• REQUEST
Count how many lines in the material below contain the string "monkey", and give only that number.

• PROVIDED RECORDS
start

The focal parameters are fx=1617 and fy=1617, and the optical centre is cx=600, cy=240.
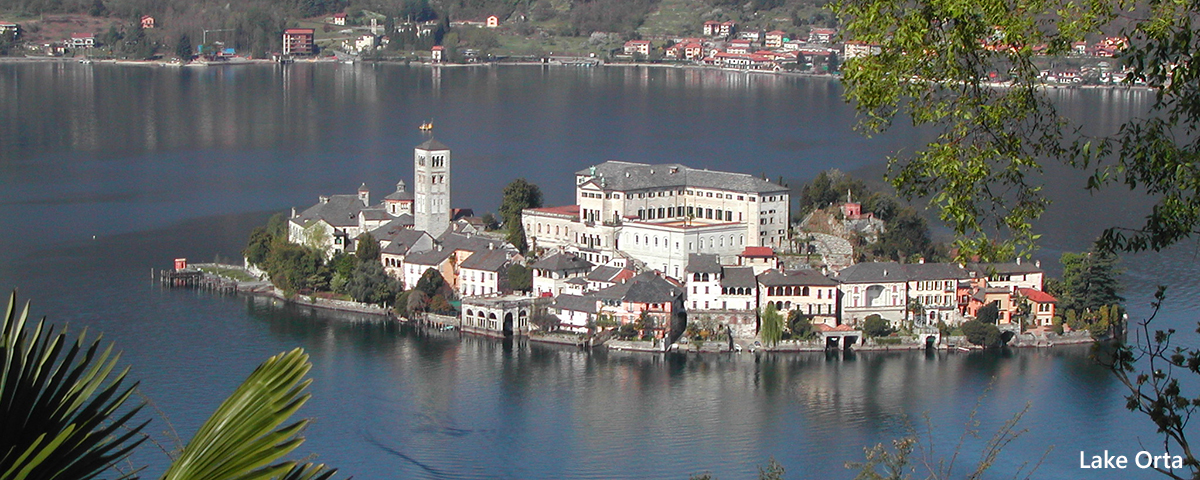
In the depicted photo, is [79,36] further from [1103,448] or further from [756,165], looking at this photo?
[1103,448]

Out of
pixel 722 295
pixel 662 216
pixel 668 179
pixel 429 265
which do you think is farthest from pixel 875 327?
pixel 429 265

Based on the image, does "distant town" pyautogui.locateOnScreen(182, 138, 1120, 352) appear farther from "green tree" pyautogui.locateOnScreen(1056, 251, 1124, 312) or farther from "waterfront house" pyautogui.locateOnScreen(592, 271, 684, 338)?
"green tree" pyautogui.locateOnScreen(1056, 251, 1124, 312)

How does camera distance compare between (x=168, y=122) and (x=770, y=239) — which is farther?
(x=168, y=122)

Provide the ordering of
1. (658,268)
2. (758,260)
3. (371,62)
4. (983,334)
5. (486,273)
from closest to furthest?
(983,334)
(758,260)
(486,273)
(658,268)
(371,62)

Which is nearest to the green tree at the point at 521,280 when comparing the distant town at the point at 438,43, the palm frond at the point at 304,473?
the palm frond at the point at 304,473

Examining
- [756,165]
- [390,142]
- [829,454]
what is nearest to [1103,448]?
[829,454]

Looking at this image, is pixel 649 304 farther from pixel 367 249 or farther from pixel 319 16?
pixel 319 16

end
start

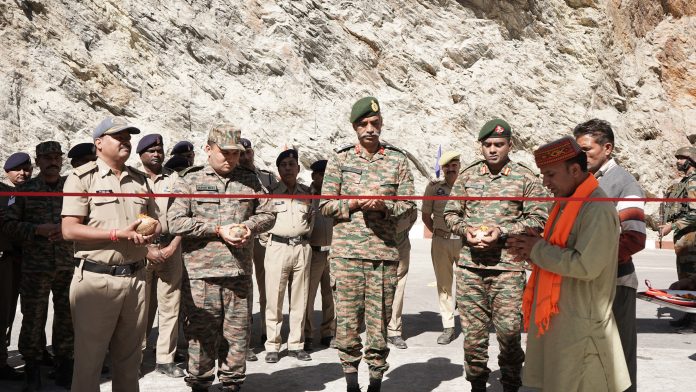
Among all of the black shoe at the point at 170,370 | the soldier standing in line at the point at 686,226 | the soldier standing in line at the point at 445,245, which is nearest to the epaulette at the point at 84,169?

end
start

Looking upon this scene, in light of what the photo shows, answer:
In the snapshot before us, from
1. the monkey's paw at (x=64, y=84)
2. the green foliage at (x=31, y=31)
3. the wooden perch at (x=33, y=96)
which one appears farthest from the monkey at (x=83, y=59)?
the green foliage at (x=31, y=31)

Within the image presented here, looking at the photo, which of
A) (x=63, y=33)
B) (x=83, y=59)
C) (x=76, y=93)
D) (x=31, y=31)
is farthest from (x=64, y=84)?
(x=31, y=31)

end

• PROBLEM SOLUTION
2